Three things stopped smallpox from killing even more of humanity and triggered the chain of events leading to the disease’s downfall and extermination. The first was that those who had survived smallpox once were unable to contract the disease again. As a result of this, the practice of inoculation- purposefully infecting patients with a mild form of the disease to gain immunity- rose in the late 17th and 18th centuries and proved somewhat effective at containing the disease, although the mortality rate of the inoculation itself was still too high. Finally, an English doctor by the name of Edward Jenner discovered in 1796 that a person could be protected from smallpox without direct exposure- the world’s first vaccine. Vaccination slowly gained steam worldwide despite challenges and, in 1967, the World Health Organization launched a global campaign to rid the world of smallpox once and for all (“The Rise and Fall of Smallpox”). Ten years later, a Somali hospital worker became the last person in history to contract the disease naturally (“Smallpox”).
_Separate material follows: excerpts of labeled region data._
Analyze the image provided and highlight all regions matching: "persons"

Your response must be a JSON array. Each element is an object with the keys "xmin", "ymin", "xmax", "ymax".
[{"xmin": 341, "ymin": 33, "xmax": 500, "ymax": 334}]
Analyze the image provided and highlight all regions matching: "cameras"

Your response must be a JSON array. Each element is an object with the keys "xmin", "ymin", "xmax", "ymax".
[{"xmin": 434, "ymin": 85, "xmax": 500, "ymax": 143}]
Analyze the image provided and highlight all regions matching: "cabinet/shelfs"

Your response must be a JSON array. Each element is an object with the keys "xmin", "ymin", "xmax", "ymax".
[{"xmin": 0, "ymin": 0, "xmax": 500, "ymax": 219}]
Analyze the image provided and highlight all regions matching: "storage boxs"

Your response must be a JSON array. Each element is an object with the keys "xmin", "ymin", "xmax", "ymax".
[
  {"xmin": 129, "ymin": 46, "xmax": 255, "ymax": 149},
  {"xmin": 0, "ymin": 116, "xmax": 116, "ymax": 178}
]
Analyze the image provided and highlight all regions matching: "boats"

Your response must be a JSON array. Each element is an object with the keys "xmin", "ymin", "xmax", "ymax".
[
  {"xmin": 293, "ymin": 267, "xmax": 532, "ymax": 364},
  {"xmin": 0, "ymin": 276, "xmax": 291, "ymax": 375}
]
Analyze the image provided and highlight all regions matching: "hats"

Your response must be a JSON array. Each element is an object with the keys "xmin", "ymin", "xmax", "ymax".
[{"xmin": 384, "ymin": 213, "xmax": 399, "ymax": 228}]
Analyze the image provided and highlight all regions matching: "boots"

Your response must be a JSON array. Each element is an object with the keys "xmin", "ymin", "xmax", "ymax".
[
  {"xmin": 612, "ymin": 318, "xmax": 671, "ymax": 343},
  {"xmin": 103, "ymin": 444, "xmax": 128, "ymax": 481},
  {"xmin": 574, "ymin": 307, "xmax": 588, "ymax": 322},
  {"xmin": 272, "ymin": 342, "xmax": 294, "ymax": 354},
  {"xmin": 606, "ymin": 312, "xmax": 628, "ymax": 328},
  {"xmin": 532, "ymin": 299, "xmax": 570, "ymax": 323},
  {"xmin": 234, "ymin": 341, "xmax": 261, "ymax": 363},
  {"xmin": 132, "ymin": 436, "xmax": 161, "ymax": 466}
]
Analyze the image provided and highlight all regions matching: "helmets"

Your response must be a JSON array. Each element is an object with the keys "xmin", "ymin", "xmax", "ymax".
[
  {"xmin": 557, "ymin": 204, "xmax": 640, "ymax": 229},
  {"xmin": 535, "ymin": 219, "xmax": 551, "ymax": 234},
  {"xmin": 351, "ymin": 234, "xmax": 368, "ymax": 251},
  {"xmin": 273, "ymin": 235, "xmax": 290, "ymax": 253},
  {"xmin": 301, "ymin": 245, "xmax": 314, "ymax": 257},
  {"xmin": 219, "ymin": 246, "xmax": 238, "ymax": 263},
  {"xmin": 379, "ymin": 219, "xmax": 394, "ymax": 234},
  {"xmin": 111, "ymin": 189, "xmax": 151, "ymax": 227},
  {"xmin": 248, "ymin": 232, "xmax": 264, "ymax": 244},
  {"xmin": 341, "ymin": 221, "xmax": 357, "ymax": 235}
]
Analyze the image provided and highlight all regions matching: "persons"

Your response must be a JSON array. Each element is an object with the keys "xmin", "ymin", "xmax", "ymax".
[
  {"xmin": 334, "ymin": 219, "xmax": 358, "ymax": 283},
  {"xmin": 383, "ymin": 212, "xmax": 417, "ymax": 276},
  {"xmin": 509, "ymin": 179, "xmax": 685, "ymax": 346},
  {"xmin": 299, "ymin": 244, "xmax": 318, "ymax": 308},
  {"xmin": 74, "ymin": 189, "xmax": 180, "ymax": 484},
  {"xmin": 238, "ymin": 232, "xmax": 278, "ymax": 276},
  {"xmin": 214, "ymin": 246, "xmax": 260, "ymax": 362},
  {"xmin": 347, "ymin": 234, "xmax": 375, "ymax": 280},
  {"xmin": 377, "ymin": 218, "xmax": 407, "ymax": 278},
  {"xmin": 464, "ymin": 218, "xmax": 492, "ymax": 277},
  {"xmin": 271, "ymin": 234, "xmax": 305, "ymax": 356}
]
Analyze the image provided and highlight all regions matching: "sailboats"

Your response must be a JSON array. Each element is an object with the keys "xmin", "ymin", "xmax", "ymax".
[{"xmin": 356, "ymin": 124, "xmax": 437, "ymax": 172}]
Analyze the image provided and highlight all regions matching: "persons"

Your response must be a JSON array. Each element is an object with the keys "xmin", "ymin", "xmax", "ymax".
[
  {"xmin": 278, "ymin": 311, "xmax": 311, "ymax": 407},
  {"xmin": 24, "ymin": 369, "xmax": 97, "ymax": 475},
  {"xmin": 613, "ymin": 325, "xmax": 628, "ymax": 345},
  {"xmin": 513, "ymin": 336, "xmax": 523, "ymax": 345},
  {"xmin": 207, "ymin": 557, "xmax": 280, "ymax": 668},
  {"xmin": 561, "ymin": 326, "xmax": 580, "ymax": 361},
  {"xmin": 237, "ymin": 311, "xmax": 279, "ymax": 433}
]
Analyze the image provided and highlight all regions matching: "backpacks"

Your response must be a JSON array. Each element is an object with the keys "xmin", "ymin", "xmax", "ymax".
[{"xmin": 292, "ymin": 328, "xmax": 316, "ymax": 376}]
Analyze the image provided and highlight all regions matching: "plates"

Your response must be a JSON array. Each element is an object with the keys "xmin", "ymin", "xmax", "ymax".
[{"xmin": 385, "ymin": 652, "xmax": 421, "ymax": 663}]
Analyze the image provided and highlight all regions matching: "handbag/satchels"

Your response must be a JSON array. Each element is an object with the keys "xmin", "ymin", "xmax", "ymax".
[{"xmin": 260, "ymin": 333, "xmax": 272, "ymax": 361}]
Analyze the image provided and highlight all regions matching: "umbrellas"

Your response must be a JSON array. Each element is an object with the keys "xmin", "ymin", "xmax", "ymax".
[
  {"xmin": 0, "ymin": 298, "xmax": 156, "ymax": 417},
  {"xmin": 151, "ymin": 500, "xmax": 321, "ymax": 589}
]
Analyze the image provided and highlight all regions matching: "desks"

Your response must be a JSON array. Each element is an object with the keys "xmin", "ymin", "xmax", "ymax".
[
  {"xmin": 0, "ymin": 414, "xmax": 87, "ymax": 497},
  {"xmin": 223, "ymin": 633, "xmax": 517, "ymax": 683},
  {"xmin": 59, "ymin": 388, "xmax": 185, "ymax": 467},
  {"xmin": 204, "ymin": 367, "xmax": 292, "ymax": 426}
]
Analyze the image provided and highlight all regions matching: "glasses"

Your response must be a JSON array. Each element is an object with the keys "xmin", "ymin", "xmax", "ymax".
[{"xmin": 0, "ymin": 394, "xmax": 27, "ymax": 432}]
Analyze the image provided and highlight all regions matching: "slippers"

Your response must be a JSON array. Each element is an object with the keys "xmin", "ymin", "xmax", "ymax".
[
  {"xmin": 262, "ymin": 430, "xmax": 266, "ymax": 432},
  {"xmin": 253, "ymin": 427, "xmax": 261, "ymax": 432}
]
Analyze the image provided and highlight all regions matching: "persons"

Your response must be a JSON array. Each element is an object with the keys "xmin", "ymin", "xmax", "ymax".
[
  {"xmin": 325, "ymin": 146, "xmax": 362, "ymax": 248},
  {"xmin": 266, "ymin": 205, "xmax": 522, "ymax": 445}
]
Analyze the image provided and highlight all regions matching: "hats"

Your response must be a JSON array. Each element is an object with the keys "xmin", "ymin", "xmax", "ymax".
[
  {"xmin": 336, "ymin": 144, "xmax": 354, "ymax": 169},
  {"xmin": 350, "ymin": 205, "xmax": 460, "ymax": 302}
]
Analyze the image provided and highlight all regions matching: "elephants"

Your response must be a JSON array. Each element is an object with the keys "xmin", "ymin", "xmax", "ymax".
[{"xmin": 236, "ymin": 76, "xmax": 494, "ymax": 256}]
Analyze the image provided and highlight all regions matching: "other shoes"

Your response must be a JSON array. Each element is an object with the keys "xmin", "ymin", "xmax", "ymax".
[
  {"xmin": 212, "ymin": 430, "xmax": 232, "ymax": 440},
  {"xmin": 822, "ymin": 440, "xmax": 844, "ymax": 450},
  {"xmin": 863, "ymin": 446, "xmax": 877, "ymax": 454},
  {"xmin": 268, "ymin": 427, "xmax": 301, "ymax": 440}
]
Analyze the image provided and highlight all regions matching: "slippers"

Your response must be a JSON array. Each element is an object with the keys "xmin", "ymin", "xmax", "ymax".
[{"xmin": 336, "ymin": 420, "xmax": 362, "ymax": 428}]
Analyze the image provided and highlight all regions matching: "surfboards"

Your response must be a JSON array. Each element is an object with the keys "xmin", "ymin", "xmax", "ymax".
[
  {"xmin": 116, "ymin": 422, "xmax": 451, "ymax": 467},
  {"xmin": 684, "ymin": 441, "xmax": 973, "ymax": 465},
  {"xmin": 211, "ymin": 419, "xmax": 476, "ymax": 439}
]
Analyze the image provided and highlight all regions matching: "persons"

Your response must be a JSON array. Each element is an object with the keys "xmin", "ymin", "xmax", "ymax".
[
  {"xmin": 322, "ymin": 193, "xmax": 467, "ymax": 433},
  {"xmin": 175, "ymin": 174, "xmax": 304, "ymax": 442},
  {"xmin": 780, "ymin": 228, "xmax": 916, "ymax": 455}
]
So if smallpox only exists in laboratories, why should anyone care? The answer lies in the disease’s potential for destruction. If a rogue nation were to successfully resurrect a live variola virus and develop it for biological terrorism, the results could be catastrophic. The last time smallpox was loose on the world’s population, the impact on society that smallpox had was unrivaled amongst all pandemics except for the Black Death, and even more so when considering history as a whole. There exists no cure for those who contract smallpox, and the history of the disease has left a bloody trail of corpses in its wake. In the scenario where smallpox is unleashed once again into the world as a weapon for destruction, there is no telling what it could do to our society.